--- REQUEST ---
Keep only the lines of the listing below that contain the word "light", and copy each one.
==== TASK MATERIAL ====
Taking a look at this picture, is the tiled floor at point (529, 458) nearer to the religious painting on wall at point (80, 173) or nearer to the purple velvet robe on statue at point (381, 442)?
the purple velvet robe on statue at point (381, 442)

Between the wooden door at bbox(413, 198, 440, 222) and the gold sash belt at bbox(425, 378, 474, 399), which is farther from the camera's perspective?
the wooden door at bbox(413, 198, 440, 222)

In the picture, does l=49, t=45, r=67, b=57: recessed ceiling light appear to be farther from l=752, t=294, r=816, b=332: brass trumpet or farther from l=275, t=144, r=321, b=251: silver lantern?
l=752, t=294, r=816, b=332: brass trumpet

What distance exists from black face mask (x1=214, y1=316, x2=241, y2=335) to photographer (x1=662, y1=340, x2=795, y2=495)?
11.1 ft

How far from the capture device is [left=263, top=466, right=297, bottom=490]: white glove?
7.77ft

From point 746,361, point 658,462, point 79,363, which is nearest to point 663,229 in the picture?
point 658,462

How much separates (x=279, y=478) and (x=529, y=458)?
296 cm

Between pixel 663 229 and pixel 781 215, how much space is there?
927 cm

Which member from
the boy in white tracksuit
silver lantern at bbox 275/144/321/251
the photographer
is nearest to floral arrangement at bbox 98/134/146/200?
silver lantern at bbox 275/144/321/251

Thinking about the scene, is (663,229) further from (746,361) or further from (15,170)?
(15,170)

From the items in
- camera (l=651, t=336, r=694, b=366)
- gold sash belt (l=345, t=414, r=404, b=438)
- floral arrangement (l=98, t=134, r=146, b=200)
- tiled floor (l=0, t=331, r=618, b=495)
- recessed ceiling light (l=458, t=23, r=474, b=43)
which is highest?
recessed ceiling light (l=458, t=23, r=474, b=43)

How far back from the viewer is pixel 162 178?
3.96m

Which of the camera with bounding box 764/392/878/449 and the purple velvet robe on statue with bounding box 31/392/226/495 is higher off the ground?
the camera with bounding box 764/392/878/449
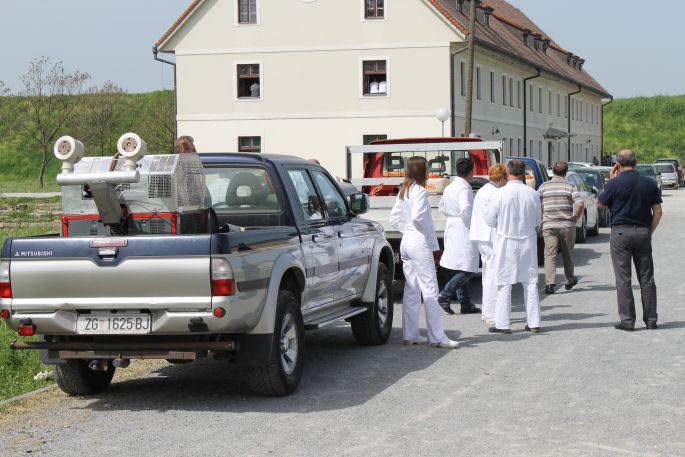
====
--- THE REPLY ---
In the picture, does l=49, t=45, r=67, b=57: recessed ceiling light appear to be farther from l=752, t=294, r=816, b=332: brass trumpet or farther from l=275, t=144, r=321, b=251: silver lantern?
- recessed ceiling light (l=458, t=23, r=474, b=43)
recessed ceiling light (l=458, t=23, r=474, b=43)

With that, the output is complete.